What the exercise asks:
Only one stretch of the data below is wanted: the lines starting at the one with "phylum: Chordata" and ending at the one with "category: cn-raptors", both included, given again exactly.

Material shown:

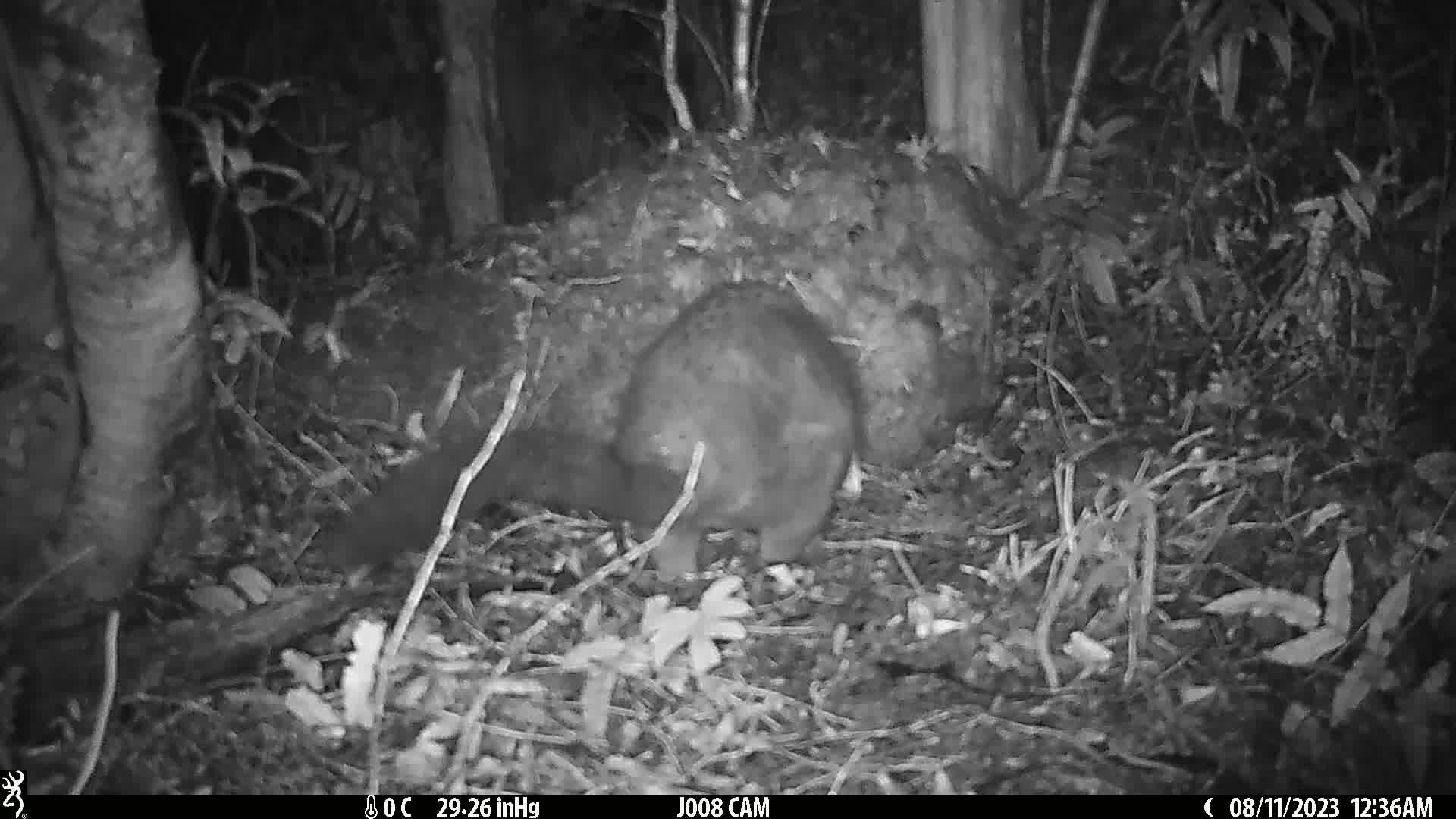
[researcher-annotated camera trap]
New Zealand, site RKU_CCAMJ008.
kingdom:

---

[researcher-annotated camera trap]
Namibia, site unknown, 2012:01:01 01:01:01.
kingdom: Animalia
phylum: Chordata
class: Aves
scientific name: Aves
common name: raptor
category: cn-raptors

Finished exercise:
phylum: Chordata
class: Aves
scientific name: Aves
common name: raptor
category: cn-raptors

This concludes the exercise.